Erreur de calendrier ?

Publié le 29/10/2010
L'intersyndicale s'attendait à un fléchissement. Hier, moins de 3.000 manifestants ont défilé dans les rues de Nancy.
Erreur de calendrier ?
Erreur de calendrier ?
L'intersyndicale s'attendait à un fléchissement. Hier, moins de 3.000 manifestants ont défilé dans les rues de Nancy.

© L'Est Républicain, Vendredi le 29 Octobre 2010 / Ouverture Nancy

 

 

Le cortège, avant de s'étendre du bout du viaduc Kennedy à la moitié du pont des Fusillés, est parti de la place Dombasle. Photo Michel FRITSCH

Le sujet va très certainement alimenter les discussions de l'intersyndicale les jours qui viennent. Faillait-il maintenir une journée de mobilisation et de manifestation au beau milieu des vacances scolaires de la Toussaint ?

Certes la date était symbolique, puisque l'adoption définitive par le Parlement du projet de réforme des retraites est intervenue mercredi.

Mais hier, au moment du rassemblement sur les places Dombasle et Carnot, on était loin de l'affluence des six autres journées d'action où il n'était pas rare de voir la tête du défilé atteindre la place des Vosges alors que le reste des troupes piétinait encore place Carnot.

La journée du 6 novembre maintenue

Et au passage sous la porte Stanislas, le chiffre tombait à moins de 3.000 personnes comptabilisées - un total également donné par la préfecture alors que les organisateurs annonçaient 18.000 manifestants, validant du coup une diminution de plus de la moitié par rapport aux mobilisations précédentes.

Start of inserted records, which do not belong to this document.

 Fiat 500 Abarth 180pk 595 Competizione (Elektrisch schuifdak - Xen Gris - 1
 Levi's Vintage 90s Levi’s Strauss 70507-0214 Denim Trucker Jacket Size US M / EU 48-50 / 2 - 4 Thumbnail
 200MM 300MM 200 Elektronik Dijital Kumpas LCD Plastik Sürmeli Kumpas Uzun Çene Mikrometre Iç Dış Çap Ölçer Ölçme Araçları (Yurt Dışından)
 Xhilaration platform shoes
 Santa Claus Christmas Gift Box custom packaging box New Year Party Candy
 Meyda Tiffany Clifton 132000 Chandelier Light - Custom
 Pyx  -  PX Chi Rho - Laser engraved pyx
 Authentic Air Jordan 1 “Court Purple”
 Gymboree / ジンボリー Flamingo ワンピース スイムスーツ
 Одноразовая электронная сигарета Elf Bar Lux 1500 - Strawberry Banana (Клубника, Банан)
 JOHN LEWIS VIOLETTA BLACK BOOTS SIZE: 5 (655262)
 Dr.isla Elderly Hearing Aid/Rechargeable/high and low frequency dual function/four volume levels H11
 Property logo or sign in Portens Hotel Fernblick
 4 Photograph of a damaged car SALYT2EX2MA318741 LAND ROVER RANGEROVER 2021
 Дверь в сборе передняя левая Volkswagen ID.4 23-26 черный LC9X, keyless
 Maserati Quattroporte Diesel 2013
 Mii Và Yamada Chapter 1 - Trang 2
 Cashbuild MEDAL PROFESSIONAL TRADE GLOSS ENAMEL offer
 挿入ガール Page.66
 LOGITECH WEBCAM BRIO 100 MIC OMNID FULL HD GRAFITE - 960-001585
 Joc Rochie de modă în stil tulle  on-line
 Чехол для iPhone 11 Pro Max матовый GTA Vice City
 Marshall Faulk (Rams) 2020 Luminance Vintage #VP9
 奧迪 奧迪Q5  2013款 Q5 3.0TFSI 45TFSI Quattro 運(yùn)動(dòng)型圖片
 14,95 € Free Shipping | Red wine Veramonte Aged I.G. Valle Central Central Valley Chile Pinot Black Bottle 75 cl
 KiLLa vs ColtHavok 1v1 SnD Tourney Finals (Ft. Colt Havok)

Quoi qu'il en soit, la motivation était, elle, présente dans les rangs des manifestants. En tête, la CGT fournissait le gros des troupes... Et une sonorisation qui donnait la cadence. « On est toujours là, on ne lâchera pas ! », tonnait Sébastien qui bat le pavé chaque fois qu'il le peut.

Derrière, la CFDT, la CFTC, la CFE-CGC, FO, la FSU et l'UNSA complétaient l'intersyndicale, devant SUD, le Parti de gauche ou encore les représentants du Parti socialiste. L'occasion de constater, d'ailleurs, quelques divergences d'opinion.

En effet, alors que certaines organisations syndicales réclament l'ouverture de discussions et de négociations, d'autres restent droites dans leurs bottes et exigent le retrait pur et simple « de cette loi imposée de manière antidémocratique ».

Grands absents hier, les scolaires, notamment les lycéens - l'UNEF comptait, elle, quelques représentants - devraient redonner de la voix jeudi 4 novembre, jour de rentrée.

Quant à samedi 6 novembre, date d'une huitième journée de mobilisation, il reste pour le moment maintenu.